■ **Problem requirements**
Please copy every item below word for word, leaving the pictures out of your answer.

■ **Entries provided**

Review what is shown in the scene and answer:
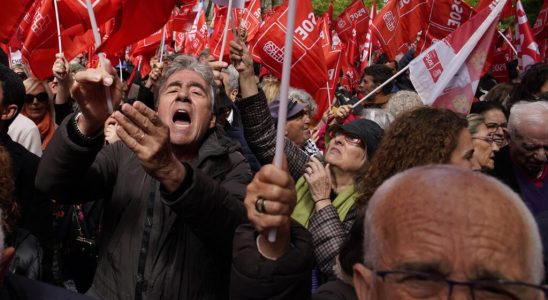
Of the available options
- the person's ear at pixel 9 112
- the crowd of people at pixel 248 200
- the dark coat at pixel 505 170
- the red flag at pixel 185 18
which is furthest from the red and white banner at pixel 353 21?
the person's ear at pixel 9 112

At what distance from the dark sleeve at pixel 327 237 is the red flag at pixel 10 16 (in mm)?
3093

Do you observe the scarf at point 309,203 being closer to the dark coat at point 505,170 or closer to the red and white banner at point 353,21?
the dark coat at point 505,170

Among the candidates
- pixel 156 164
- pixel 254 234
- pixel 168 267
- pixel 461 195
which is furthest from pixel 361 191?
pixel 461 195

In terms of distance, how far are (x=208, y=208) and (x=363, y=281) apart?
0.89 meters

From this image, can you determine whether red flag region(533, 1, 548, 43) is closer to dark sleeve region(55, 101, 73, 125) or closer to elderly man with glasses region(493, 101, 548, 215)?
elderly man with glasses region(493, 101, 548, 215)

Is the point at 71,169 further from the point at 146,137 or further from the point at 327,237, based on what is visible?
the point at 327,237

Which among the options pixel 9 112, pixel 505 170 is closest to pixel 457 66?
pixel 505 170

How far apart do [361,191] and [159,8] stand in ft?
4.66

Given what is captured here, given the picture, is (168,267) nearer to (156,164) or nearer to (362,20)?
(156,164)

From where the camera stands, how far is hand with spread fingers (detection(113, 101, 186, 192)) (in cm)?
237

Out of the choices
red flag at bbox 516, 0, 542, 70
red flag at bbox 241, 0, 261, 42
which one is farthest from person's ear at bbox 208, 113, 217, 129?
red flag at bbox 241, 0, 261, 42

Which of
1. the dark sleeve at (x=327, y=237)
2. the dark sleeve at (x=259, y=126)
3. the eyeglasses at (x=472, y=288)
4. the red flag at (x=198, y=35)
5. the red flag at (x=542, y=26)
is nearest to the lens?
the eyeglasses at (x=472, y=288)

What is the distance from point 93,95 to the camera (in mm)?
2723

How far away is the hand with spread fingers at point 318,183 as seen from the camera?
12.2ft
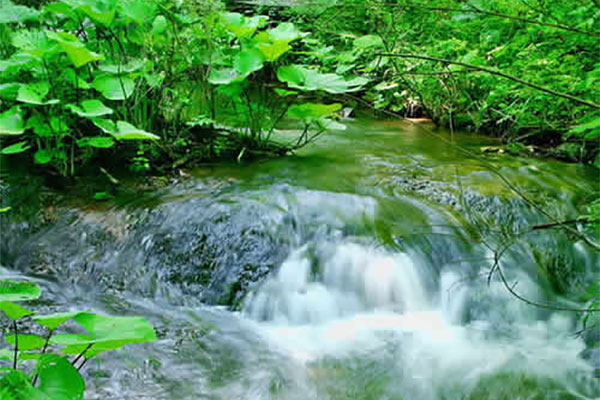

■ **Solution for this exercise**
Review what is shown in the scene and answer:
Of the available options
- the person's ear at pixel 9 112
- the crowd of people at pixel 248 200
- the dark coat at pixel 505 170
- the red flag at pixel 185 18
which is furthest from the red and white banner at pixel 353 21?
the person's ear at pixel 9 112

At what distance from the dark sleeve at pixel 327 237 is the red flag at pixel 10 16 (in mm)?
3093

Do you observe the scarf at point 309,203 being closer to the dark coat at point 505,170 or closer to the red and white banner at point 353,21?
the dark coat at point 505,170

Among the candidates
- pixel 156 164
- pixel 254 234
- pixel 168 267
- pixel 461 195
which is furthest from pixel 361 191?
pixel 461 195

In terms of distance, how far are (x=208, y=208) and (x=363, y=281) apart?
0.89 meters

From this image, can you determine whether red flag region(533, 1, 548, 43) is closer to dark sleeve region(55, 101, 73, 125) or closer to elderly man with glasses region(493, 101, 548, 215)?
elderly man with glasses region(493, 101, 548, 215)

Is the point at 71,169 further from the point at 146,137 or further from the point at 327,237, based on what is visible?
the point at 327,237

Which among the options pixel 9 112, pixel 505 170 is closest to pixel 457 66?
pixel 505 170

How far apart do [361,191] and [159,8] stand in ft?
4.66

Given what is captured here, given the picture, is (168,267) nearer to (156,164) or nearer to (362,20)?
(156,164)

From where the camera stands, how far is hand with spread fingers (detection(113, 101, 186, 192)) (in cm)?
237

Out of the choices
red flag at bbox 516, 0, 542, 70
red flag at bbox 241, 0, 261, 42
which one is farthest from person's ear at bbox 208, 113, 217, 129?
red flag at bbox 241, 0, 261, 42

Which of
1. the dark sleeve at (x=327, y=237)
2. the dark sleeve at (x=259, y=126)
3. the eyeglasses at (x=472, y=288)
4. the red flag at (x=198, y=35)
5. the red flag at (x=542, y=26)
is nearest to the lens?
the eyeglasses at (x=472, y=288)

What is the distance from point 93,95 to the camera (in mm)?
2723

How far away is the hand with spread fingers at point 318,183 as seen from the camera?
12.2ft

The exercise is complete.